I don't think it ever stated outright that Kurze had seen his own death. It said he was plagued by visions throughout his life, all showing the worst possible results, whether all or any cane to pass is neither here nor there. When he met the Emperor he had another potent vision and told the Emperor he knew exactly what the Emperor intended for him. Whether that meant he knew he would become the Emperors terror weapon, have the assassins deployed against him or his death is unknown, but it was very likely not good. It's debatable whether he saw M'Shen coming to kill him in a vision or not. He told her he knew she was coming, but that could have been from intel not a vision. Either way I don't remember reading anywhere that specifically states he saw his own death or not. Sanguinius was the only primarch I know of that is specifically stated to have seen his own death


----------



## BloodAngelZeros (Jul 1, 2008)

One thing I'm not sure that was mentioned is that Curze always taught that fear was your best weapon as as such might have been trying to instill some in Corax. Though it seems an insane idea that the primarchs would have felt any sort of fear. If the two, fully healed equipped what have you, met in a fight I'd pick Corax every time. While Curze may be skilled in CC he also sets up his fight so that he can't lose. Hiding in the shadows and working off the fear of your enemy doesn't seem like it would play to an advantage in a straight duel. 

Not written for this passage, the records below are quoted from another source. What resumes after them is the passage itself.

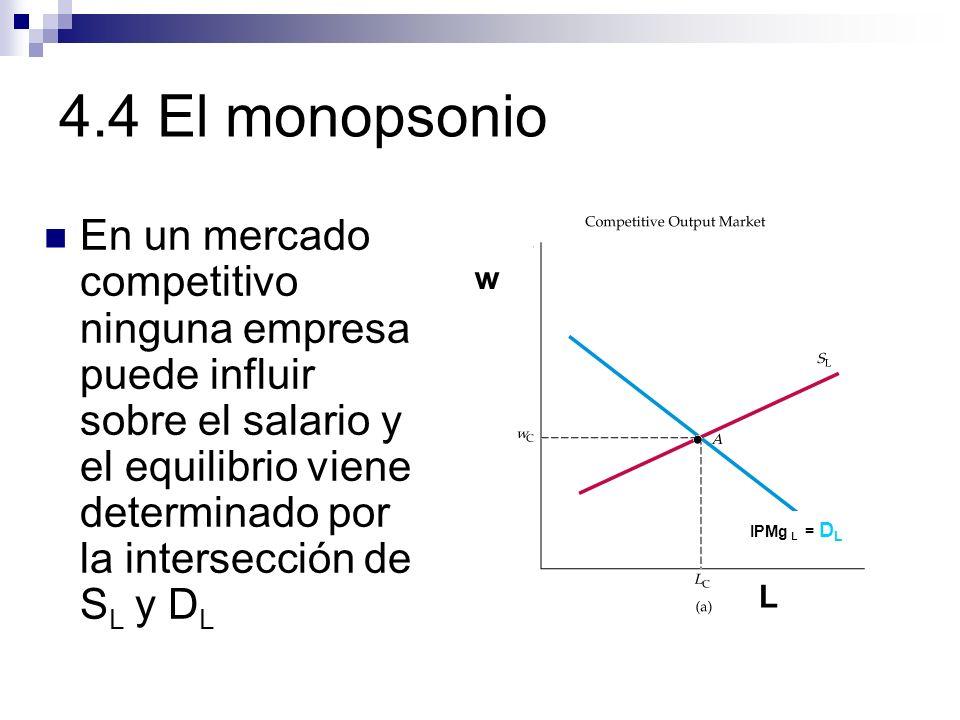 4.4 El monopsonio En un mercado competitivo ninguna empresa puede influir sobre el salario y el equilibrio viene determinado por la intersección de S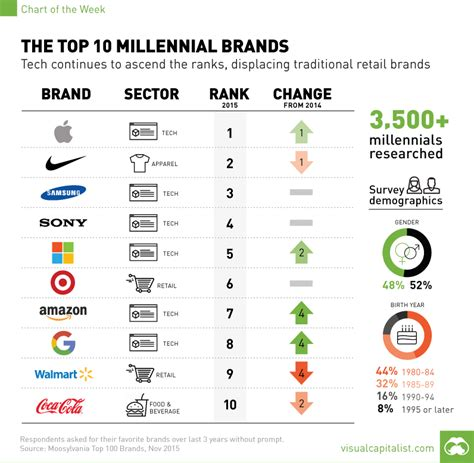 best brand the top 10 millennial brands chart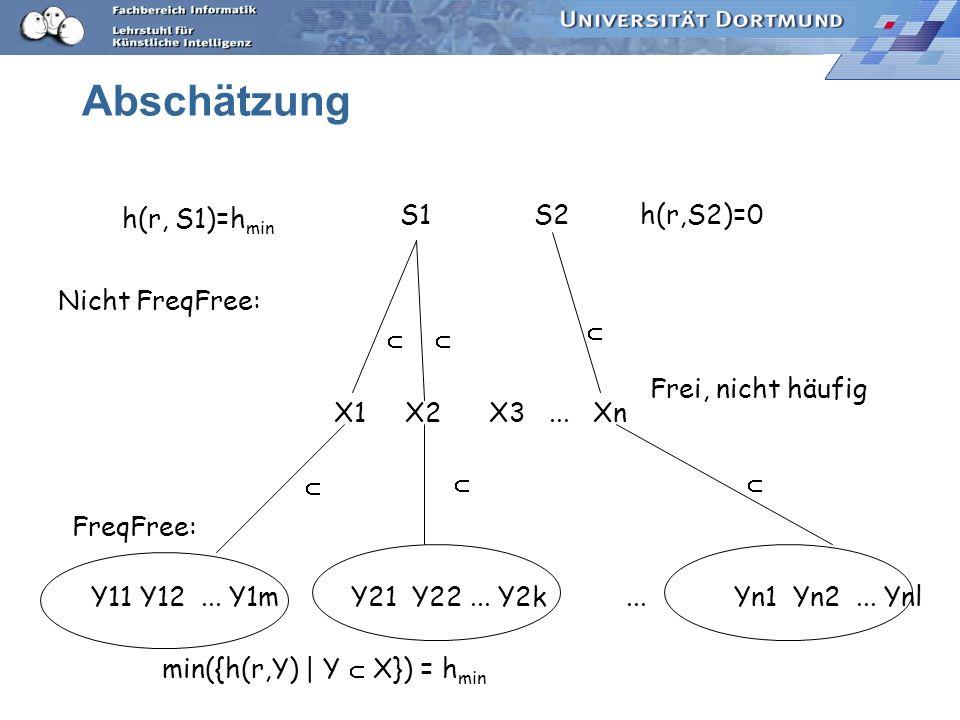 Abschätzung h(r, S1)=hmin S1 S2 h(r,S2)=0 Nicht FreqFree: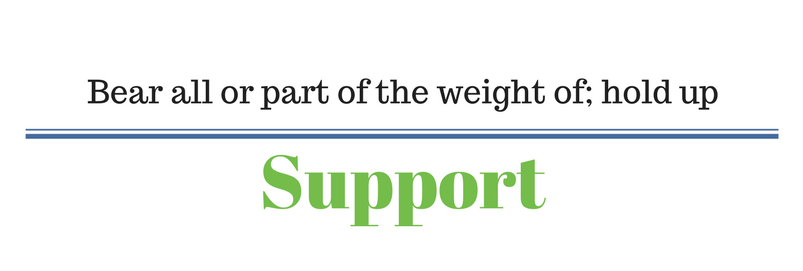 "Graphic defining the word ""support"""
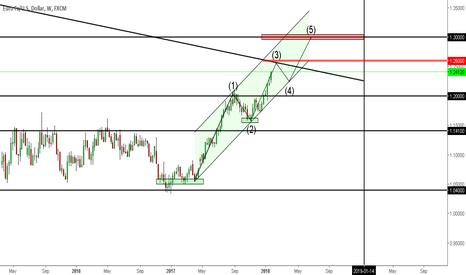 EURUSD: Euro sell at 1.26000 or 1.30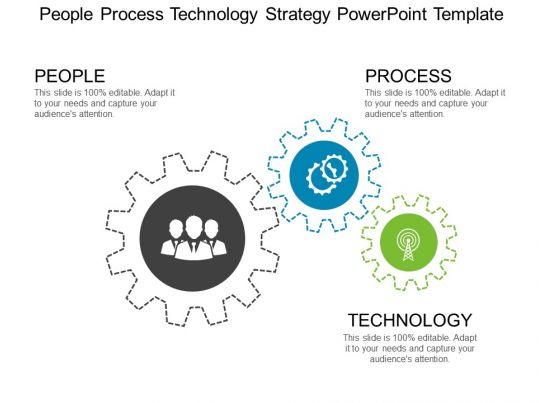 People Process Technology Strategy Powerpoint Presentation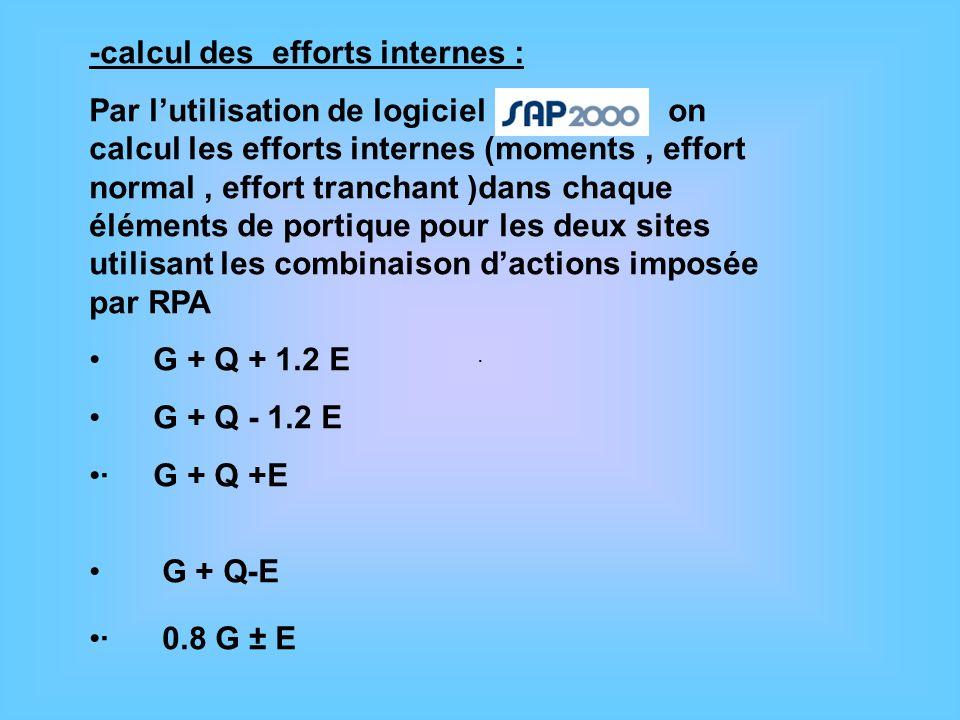 -calcul des efforts internes : Par lutilisation de logiciel on calcul les efforts internes (moments, effort normal, effort tranchant )dans chaque élém
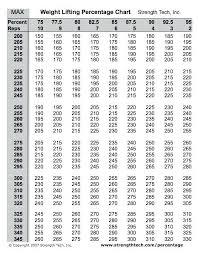 Deadlift Max Chart Bench Calculator 3 1 Rep Max Squat Deadlift Neoattica Com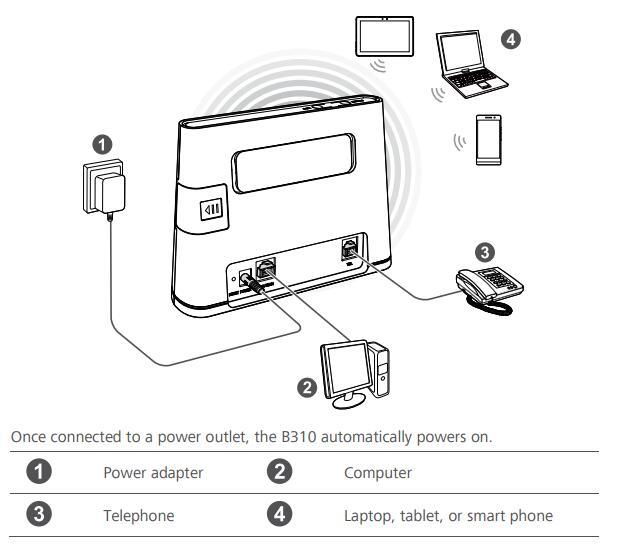 huawei router 4g rj45 b310as-852 huawei lte router b310 lan car hotspot sim card  portable wifi 4g b310s-22 b310s 4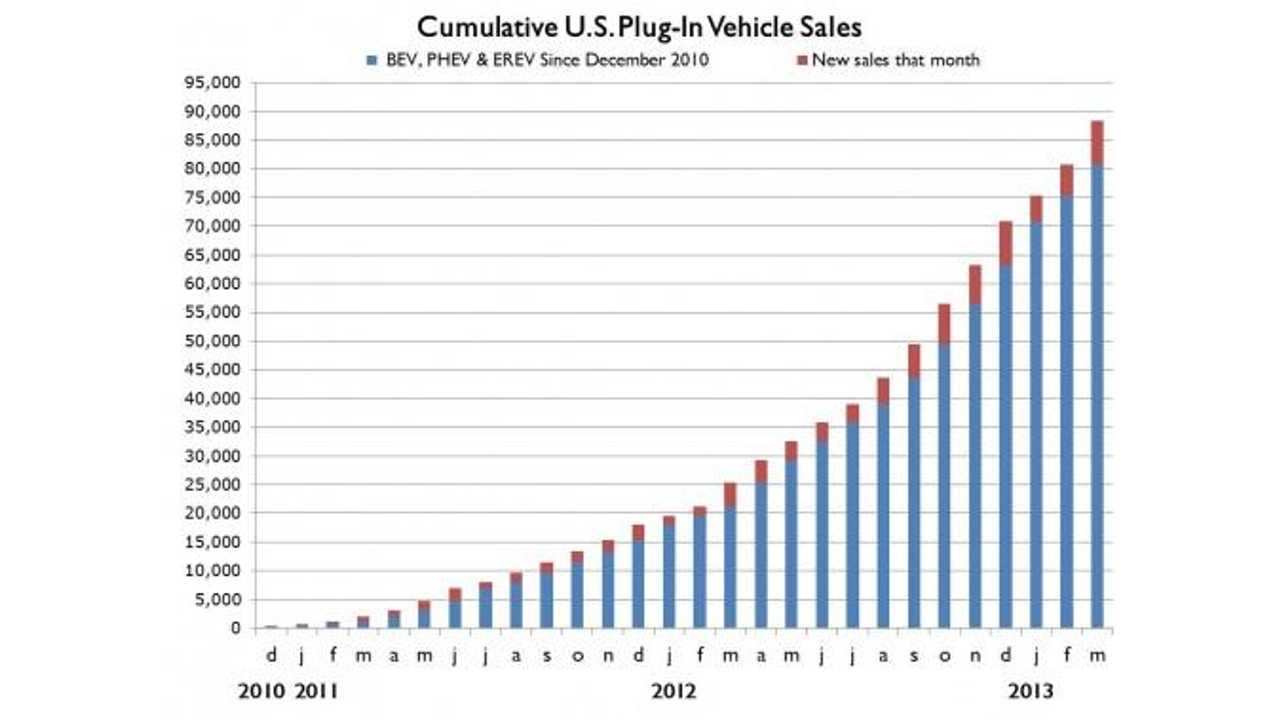 Cumulative US Plug-In Vehicle Sales Chart Shows Incredibly Predictable Exponential Growth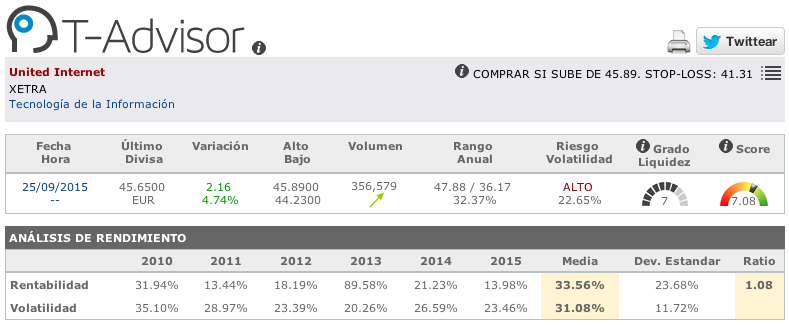 Datos principales de United Internet en T-Advisor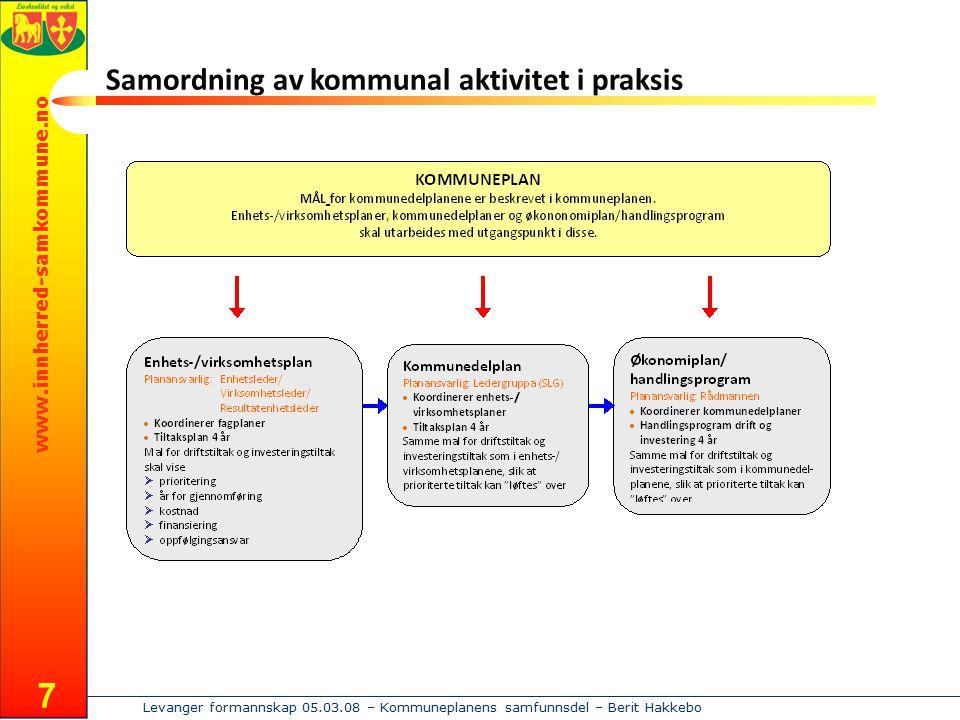 www.innherred-samkommune.no Levanger formannskap 05.03.08 – Kommuneplanens samfunnsdel – Berit Hakkebo 7 Samordning av kommunal aktivitet i praksis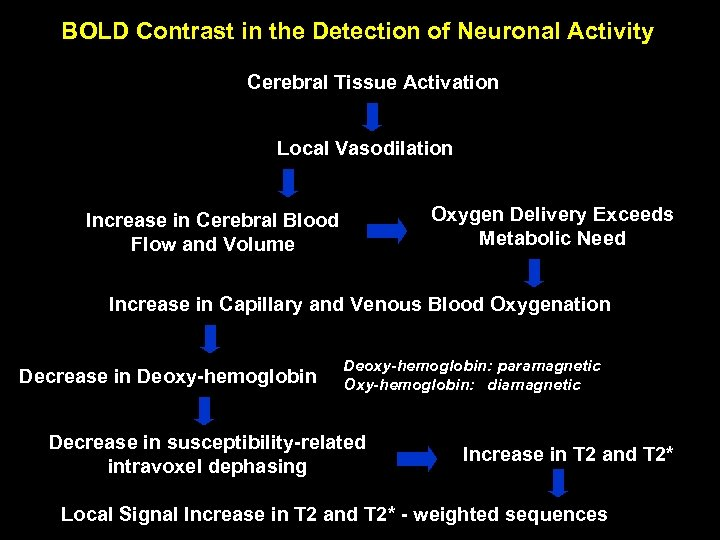 BOLD Contrast in the Detection of Neuronal Activity Cerebral Tissue Activation Local Vasodilation Oxygen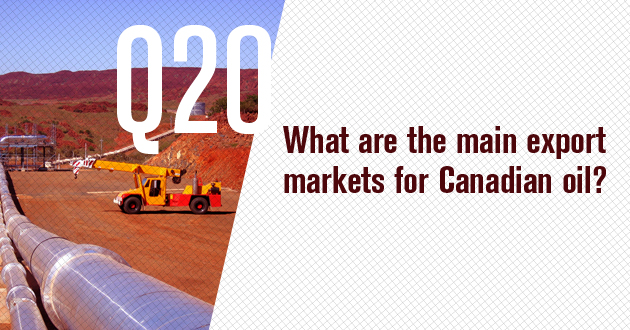 What are the main export markets for Canadian oil?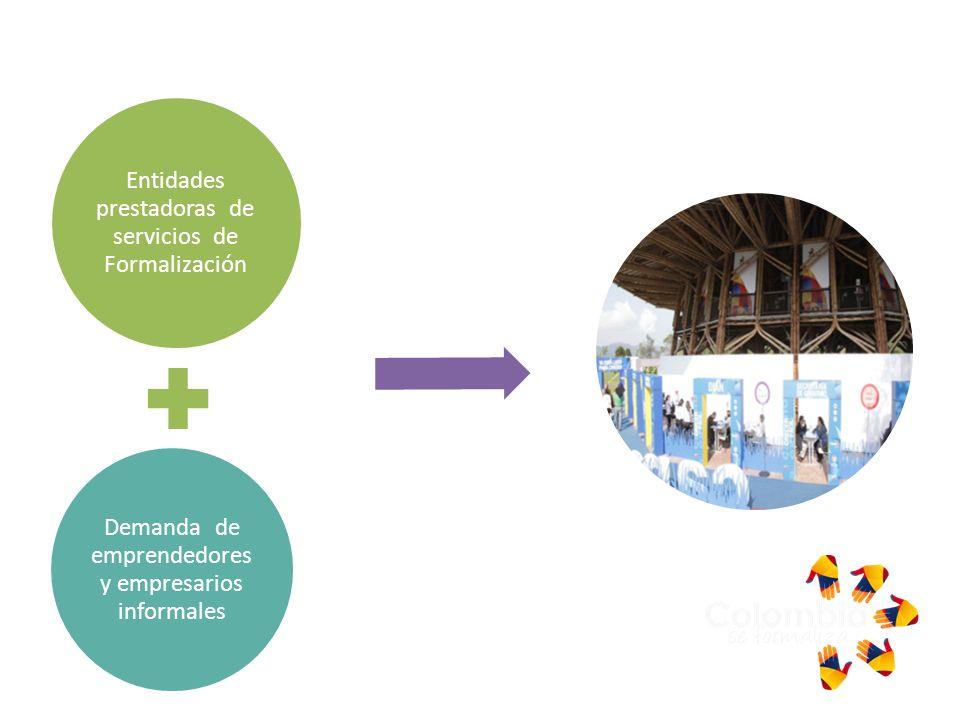 Definición Ruedas de Formalización Entidades prestadoras de servicios de Formalización Demanda de emprendedores y empresarios informales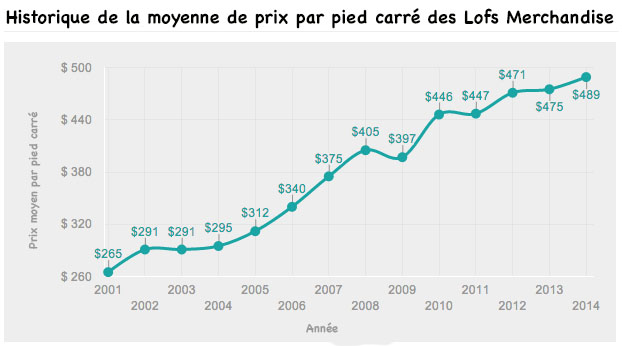 merchandise-lofts-trend-value-data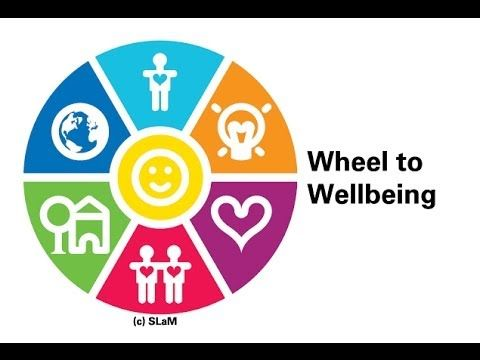 Different sections of wellbeing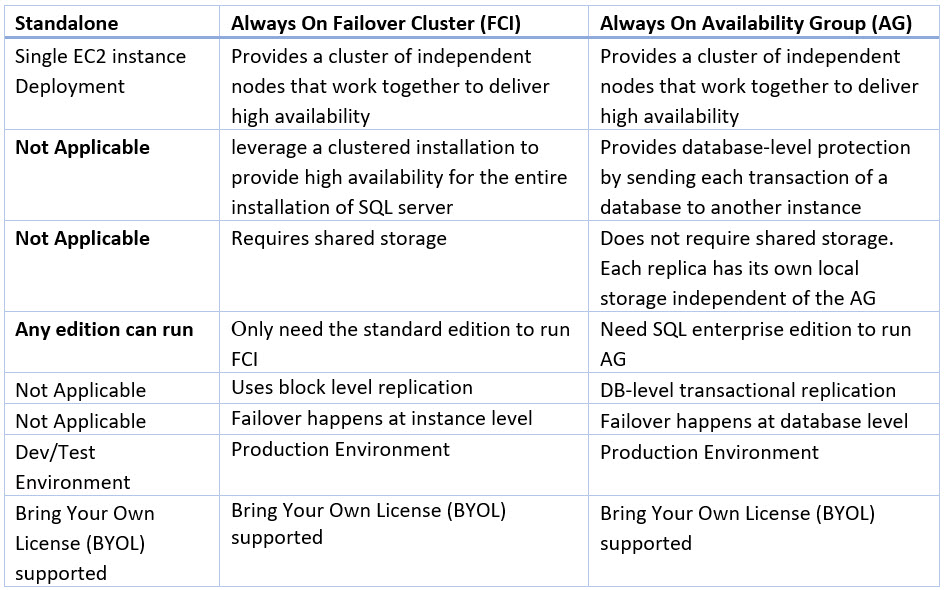 Following table will help you to choose the right architecture for SQL Server architecture based on the type of workload and high availability requirements: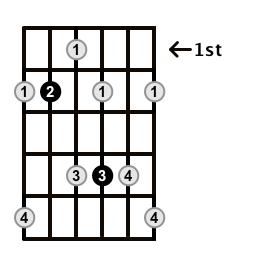 Dominant7-Arpeggio-Frets-Key-B-Pos-1-Shape-4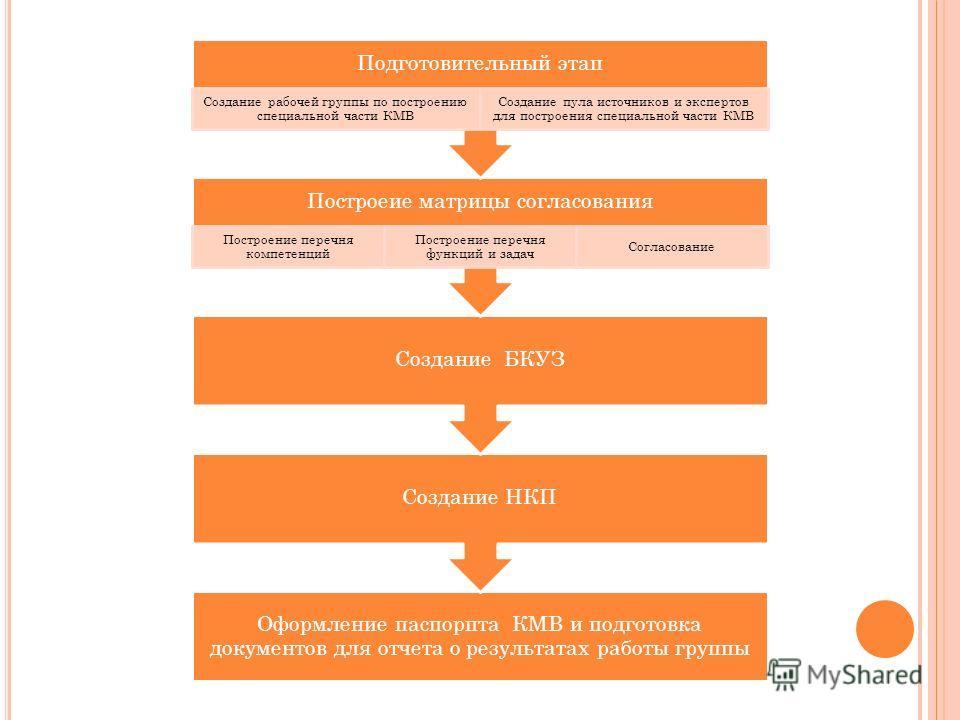 Оформление паспорпта КМВ и подготовка документов для отчета о результатах работы группы Создание НКП Создание БКУЗ Построеие матрицы согласования Построение перечня компетенций Построение перечня функций и задач Согласование Подготовительный этап Соз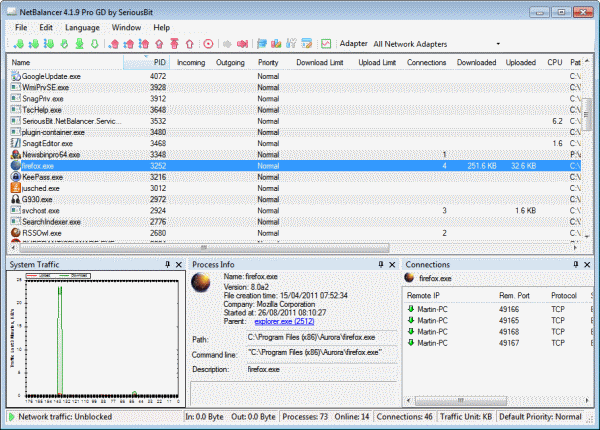 NetBalancer 10.2.4 With Crack Download 2021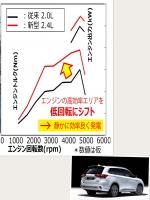 三菱 新型アウトランダーPHEV2019 2.4L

As for what actually happened in the book, I have to agree with the majority of the posts that Corax knew that with Lorgar even as he was that it would be an unfair fight and that his efforts would be spent better elsewhere trying to save his legion. Also, one on one with Lorgar it would be no match as Lorgar doesn't stand a chance in any CC really. Magnus and Lorgar never really wanted to be warriors remember and therefore you can't really expect them to hold up very well in a purely martial fight (if you leave Magnus' tremendous psychic powers out of the picture of course).


----------



## Androxine Vortex (Jan 20, 2010)

Giant Fossil Penguin said:


> Corax has lost one of his Lightning Claws and has not had the whole fight go his way. If Kurze is allowed to get stuck in, then Corax might be stuck there long enough for Lorgar to get back on his feet, join in and, if Corax is managing to hold on, push the odds too far beyond him.
> Then again, it might be, after what was done to Dorn, the loyal Primarchs know he is unhinged and incredibly dangerous one-on-one; strong enough to make his brothers want to be at least 2-on-1 with him. Even in this case, though, I still think the fight with Lorgar would play a part, leaving Corax at an even greater disadvantage.
> 
> GFP


I doubt that Lorgar would have joined in because he was going to allow Corax to practically kill him. The way it was written, I think Lorgar forfeited the fight right when Kurze stepped in. Lorgar was in some sort of shock at what he realized he ws doing: turning brother astartes against astartes, brother against brother. He probably didn't fully comprehend the severity of this situation because this was all the work of Erubus and Kor Phaeron.


----------



## MontytheMighty (Jul 21, 2009)

Androxine Vortex said:


> I doubt that Lorgar would have joined in because he was going to allow Corax to practically kill him. The way it was written, I think Lorgar forfeited the fight right when Kurze stepped in. Lorgar was in some sort of shock at what he realized he ws doing: turning brother astartes against astartes, brother against brother. He probably didn't fully comprehend the severity of this situation because this was all the work of Erubus and Kor Phaeron.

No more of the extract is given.